I’ll share my offsite blog with the RetailWire audience to answer this question – feel free to partake or not. I’ve condensed some key points I observed about AI below. I believe the 8 realities of retail AI are:

  • It’s early days
  • Digital to ops
  • Many applications in retail
  • Invisible to the public
  • Not always ROI based
  • Data dependent
  • Talent deficit
  • Many variations of AI including natural language processing, machine learning, forecasting, pattern recognition and more.
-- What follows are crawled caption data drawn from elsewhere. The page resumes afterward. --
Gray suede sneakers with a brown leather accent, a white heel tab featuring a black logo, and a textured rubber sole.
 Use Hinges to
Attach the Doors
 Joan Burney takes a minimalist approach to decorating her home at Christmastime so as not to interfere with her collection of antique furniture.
Please read my blog on this for more depth on each.

Oliver Guy
Member
4 years ago

Basic forms of AI, in the forms of sales forecasting, price elasticity, markdown optimization and other calculations, have been in use in retail for many years. History shows us that change management around these revolves around faith from the users — if they “buy into” the decisions and recommendations then things move much faster.

John McIndoe
John McIndoe
4 years ago

Most retailers are proceeding cautiously with the testing and deployment advanced of AI along with machine learning (ML), as they should. Stephen Hawking summed up the power of AI with his comment, “Success in creating AI would be the biggest event in human history. Unfortunately, it might also be the last.”

The good news is there are high-quality AI/ML solutions available that are both powerful and easy to deploy. To maximize the impact of these solutions, retailers should ensure they are working with superior quality data sets and creating the ability to rapidly and effectively act on the insights the analytics generate. Effective preparation will go a long way to ensuring retailers are able to address AI-related questions.